On a abandonné les meetings de plein air pour tomber dans le sale. S’il est normal que dans la majorité ça ne sente pas la rose, il n’est pas normal de prostituer ses idées en allant au put’ride. Visiblement peu importe de sentir mauvais…comme si mentir sauvait.
On enfourche les chevaux Pourcents mais on laisse traîner le crottin, façon Écuries d’Augias. Forcément, ça s’amoncèle. En plus, les chevaux Pourcents, quand ils font le trottoir, ils font des pets. Je fais pas de la politique, c’est une question de gaz intestinal. C’est mécanique quand on a des trépidations pendant qu’on mène une politique de baudruche.
On annonce la tenue d’un Vrai premier mai. Pour les lève-tôt et les Pue la sueur. Eh oui, les Travailler Plus et les Travailler Pue sont des électeurs ! Au secours : Mayday ! Mayday ! Mayday ! Comme sortie culturelle se murmure une visite au Nausée et à sa petite salle des horreurs. Tous les coups sont promis. Enfin surtout les mauvais. Et sur Internet la mouche à mail se frotte déjà les pattes à l’idée de ce qu’elle va lire et voir.
Le coq est sur son tas de rupins. Il supervise un espace de Schlings guns et ménage une petite ligne Odeur-Nice. Fumier n’est pas interdit, bien au contraire. Dans l’entre deux tours, les instituts annoncent des tendances : Tendance Pitt-Bull dans les actes, Tendance Bite-Boule dans les mots. Il faut expliquer aux petits citadins bien proprets qu’une campagne électorale suppose de la boue, de la bouse et des mains sales.

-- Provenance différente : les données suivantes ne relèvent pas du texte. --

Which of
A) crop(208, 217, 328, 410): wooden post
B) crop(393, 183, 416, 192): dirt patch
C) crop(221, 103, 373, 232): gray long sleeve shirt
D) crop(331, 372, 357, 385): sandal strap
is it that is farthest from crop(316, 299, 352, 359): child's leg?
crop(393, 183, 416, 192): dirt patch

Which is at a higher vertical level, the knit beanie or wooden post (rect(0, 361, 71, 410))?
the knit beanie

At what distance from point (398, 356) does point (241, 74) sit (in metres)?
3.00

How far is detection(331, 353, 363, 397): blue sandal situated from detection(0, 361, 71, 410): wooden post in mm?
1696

Dans cet entre deux tours on rentre sans parfum : c’est le Sauve qui pue. Dans ce saloon, ça louf ! Pas de Zazie pour s’étonner Doukipudonktan. Rince-doigt et Pince-Nez sont sur un bateau qui fait naufrage. Après les 100 ans du Titanic, on fête quasi les 100 jours du Costa Concordia. Pas de piano, pas de violoniste hongrois mais Kaputt et Crapaute terrés dans leur panier : prêts à surgir des urnes du second tour. Ça dégage. Y’a urgence, alors ça cocotte-minute. Les Narines frétillent. Sur les ruines de son quinquennat, L’autre fait le job : il fait sa bauge et il se couche. C’est le bouche-nez charcutier. Tout ça pour atteindre les sommets électoraux et dépasser les 50 %. Narine et la Nasa offrent la rampe de lancement.

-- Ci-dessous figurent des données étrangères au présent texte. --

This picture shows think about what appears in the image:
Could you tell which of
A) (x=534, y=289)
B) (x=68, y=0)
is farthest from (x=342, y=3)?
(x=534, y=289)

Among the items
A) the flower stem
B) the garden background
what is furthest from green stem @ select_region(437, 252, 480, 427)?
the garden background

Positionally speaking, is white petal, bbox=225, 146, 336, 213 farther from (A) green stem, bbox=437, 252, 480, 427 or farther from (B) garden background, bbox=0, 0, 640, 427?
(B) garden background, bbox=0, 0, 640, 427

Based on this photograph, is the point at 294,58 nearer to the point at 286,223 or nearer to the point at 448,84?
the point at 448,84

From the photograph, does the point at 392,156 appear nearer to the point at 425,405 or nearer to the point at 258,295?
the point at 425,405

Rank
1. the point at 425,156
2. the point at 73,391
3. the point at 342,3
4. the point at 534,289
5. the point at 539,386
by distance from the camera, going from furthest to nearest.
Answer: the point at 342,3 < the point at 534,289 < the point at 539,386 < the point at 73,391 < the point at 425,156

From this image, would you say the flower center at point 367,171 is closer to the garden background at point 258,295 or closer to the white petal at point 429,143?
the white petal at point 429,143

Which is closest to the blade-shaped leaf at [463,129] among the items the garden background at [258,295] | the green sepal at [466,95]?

Quant à l’électeur, dindon de la farce, il faisande. Va-t-il finir par crier ‘Tous pourris’ ? Comme l’empire romain, c’est grande odeur et crade danse. Avec en prime et, en Carlexandrins, la tirade des vers du nez en trois débats ?
Georges, ils sont devenus fous !
«Une écharde, un clou, c’est la fièvre qui monte
C’est un compte à bon compte, c’est un peu rien du tout» (Les Eaux de Mars, G.Moustaki)
Ce comportement choque les âmes bien nez. Ces âmes raffinées craignent que l’élection perde son sens. Enfin, surtout l’odorat. Mais à bien y réfléchir, ce pince-nez est un pense-bête : de la même manière qu’on pince son nez on glisse son bulletin dans l’urne pour faire le Pouah !

Je m’en remets au vote. Vivement dimanche !

Pour le reste la vie suit son cours et si possible sans bavarder, merci.